Monolingual and bilingual spanish-catalan speech recognizers developed from SpeechDat databases
Tipus de documentText en actes de congrés
Condicions d'accésAccés obert
Under the SpeechDat specifications, the Spanish member of SpeechDat consortium has recorded a Catalan database that includes one thousand speakers. This communication describes some experimental work that has been carried out using both the Spanish and the Catalan speech material. A speech recognition system has been trained for the Spanish language using a selection of the phonetically balanced utterances from the 4500 SpeechDat training sessions. Utterances with mispronounced or incomplete words and with intermittent noise were discarded. A set of 26 allophones was selected to account for the Spanish sounds and clustered demiphones have been used as context dependent sub-lexical units. Following the same methodology, a recognition system was trained from the Catalan SpeechDat database. Catalan sounds were described with 32 allophones. Additionally, a bilingual recognition system was built for both the Spanish and Catalan languages. By means of clustering techniques, the suitable set of allophones to cover simultaneously both languages was determined. Thus, 33 allophones were selected.

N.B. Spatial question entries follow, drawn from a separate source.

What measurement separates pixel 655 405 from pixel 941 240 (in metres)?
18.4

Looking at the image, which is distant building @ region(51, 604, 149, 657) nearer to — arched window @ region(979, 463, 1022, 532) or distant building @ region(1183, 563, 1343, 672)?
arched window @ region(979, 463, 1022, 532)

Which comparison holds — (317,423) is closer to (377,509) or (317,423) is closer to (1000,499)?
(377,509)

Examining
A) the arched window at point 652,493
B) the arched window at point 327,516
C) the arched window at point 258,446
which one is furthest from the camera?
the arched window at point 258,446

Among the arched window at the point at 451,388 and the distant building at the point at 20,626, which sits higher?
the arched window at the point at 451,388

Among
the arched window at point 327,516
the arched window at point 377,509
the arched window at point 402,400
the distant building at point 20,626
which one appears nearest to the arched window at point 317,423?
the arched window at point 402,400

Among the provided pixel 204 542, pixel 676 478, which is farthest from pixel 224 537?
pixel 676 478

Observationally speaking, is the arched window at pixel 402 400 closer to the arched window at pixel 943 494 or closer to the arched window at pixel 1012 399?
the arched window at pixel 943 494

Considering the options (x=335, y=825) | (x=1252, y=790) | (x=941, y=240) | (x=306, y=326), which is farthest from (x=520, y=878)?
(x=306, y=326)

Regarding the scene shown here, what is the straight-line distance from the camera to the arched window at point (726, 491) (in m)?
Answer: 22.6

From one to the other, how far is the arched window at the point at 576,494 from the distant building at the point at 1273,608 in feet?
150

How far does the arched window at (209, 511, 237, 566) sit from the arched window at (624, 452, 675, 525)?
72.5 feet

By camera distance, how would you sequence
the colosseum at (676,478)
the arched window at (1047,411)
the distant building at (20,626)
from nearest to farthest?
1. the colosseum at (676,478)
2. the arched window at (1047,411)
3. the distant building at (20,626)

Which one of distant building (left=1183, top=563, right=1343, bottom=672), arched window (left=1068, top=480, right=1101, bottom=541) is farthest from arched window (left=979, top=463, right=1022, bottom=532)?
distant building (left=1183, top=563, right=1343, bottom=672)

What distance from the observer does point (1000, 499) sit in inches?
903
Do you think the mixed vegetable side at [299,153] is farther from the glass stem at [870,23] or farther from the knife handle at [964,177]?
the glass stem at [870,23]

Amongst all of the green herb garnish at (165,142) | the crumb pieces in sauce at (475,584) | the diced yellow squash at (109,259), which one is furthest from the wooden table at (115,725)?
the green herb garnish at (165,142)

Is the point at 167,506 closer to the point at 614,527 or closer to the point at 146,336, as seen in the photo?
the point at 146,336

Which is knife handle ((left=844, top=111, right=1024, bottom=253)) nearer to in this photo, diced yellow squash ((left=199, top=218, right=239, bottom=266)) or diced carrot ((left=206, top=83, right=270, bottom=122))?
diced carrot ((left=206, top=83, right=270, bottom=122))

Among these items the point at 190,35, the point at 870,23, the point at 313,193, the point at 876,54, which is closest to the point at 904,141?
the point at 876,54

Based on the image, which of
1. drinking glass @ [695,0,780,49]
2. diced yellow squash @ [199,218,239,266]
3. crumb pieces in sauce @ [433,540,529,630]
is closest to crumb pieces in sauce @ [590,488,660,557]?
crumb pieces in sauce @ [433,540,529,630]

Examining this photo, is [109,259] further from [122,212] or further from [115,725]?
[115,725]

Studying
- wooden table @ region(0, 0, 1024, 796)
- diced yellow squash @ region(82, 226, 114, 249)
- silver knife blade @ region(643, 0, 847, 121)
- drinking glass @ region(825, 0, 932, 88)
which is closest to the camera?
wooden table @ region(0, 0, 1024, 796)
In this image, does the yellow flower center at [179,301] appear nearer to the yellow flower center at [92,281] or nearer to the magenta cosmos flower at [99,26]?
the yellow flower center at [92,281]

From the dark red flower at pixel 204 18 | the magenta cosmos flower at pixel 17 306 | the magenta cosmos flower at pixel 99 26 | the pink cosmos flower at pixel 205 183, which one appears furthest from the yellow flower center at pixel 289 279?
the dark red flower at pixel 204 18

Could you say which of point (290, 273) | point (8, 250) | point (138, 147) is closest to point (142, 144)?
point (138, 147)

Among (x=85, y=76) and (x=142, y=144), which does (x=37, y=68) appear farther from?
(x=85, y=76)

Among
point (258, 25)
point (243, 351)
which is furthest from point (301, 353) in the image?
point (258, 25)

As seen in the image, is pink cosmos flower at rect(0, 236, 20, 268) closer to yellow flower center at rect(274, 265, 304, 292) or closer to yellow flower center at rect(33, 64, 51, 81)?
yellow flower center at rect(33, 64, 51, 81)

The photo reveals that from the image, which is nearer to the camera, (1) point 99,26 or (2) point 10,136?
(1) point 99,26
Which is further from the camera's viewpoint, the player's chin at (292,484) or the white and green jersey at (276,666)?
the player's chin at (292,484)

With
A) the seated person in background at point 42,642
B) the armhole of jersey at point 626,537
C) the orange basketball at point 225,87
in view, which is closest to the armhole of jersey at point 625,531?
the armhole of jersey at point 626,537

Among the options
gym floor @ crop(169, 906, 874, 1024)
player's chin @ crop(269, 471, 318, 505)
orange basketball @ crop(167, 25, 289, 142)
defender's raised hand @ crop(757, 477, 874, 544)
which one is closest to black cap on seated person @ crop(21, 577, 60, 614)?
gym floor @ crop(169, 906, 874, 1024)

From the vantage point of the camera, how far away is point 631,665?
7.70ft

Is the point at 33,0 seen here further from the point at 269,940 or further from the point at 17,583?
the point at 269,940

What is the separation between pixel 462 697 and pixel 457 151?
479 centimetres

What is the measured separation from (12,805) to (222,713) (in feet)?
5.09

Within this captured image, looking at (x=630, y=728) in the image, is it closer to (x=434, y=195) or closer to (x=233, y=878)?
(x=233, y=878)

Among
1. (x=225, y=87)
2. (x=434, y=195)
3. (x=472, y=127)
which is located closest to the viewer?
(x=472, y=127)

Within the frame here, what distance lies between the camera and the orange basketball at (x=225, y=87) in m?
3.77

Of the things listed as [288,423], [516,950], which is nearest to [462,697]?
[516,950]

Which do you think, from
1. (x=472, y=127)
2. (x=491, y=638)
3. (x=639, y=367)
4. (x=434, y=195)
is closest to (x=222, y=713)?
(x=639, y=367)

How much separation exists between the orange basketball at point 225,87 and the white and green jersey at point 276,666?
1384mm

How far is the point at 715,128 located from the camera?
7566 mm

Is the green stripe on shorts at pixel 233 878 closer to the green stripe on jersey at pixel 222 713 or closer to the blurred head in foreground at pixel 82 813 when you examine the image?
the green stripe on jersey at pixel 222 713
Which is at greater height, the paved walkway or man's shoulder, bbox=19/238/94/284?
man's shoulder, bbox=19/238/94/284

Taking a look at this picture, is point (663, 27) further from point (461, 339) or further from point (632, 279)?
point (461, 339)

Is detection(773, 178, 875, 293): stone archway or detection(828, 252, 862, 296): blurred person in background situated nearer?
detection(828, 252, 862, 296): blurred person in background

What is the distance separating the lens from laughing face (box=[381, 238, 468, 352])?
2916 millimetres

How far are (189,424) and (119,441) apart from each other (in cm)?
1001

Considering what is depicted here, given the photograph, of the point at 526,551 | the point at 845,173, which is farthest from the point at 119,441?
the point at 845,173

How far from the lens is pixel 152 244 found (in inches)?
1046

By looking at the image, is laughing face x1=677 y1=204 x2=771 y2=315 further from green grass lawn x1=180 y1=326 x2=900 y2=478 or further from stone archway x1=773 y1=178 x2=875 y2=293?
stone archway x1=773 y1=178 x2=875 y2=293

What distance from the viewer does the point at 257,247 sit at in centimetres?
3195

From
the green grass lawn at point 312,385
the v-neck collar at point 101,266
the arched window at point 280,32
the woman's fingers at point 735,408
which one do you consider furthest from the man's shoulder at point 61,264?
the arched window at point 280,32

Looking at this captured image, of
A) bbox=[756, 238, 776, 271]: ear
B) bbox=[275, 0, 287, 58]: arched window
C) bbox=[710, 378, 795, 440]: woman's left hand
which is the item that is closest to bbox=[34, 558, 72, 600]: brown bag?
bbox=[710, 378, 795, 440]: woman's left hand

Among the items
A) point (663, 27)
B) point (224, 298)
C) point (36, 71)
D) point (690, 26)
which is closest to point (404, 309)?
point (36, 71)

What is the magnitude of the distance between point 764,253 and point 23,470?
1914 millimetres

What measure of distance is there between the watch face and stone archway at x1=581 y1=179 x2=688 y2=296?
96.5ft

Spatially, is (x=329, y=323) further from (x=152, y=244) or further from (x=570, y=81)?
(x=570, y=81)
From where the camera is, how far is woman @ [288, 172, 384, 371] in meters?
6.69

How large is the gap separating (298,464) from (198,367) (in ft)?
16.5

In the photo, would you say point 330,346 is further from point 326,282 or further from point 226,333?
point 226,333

The training material was built by the whole Catalan training material and the Spanish material coming from the Eastern region of Spain (the region where Catalan is spoken). The performance of the Spanish, Catalan and bilingual systems were assessed under the same framework. The Spanish system exhibits a significantly better performance than the rest of systems due to its better training. The bilingual system provides an equivalent performance to that afforded by both language specific systems trained with the Eastern Spanish material or the Catalan SpeechDat corpus.
CitacióMariño, J.B., Padrell, J., Moreno, A., Nadeu, C. Monolingual and bilingual spanish-catalan speech recognizers developed from SpeechDat databases. A: Workshop on Speech Recognition Based on Very Large Telephone Speech Databases. "XLDB- Very Large Telephone Speech Databases: Proceedings". Atenas: C. Draxler, 2000, p. 57-61.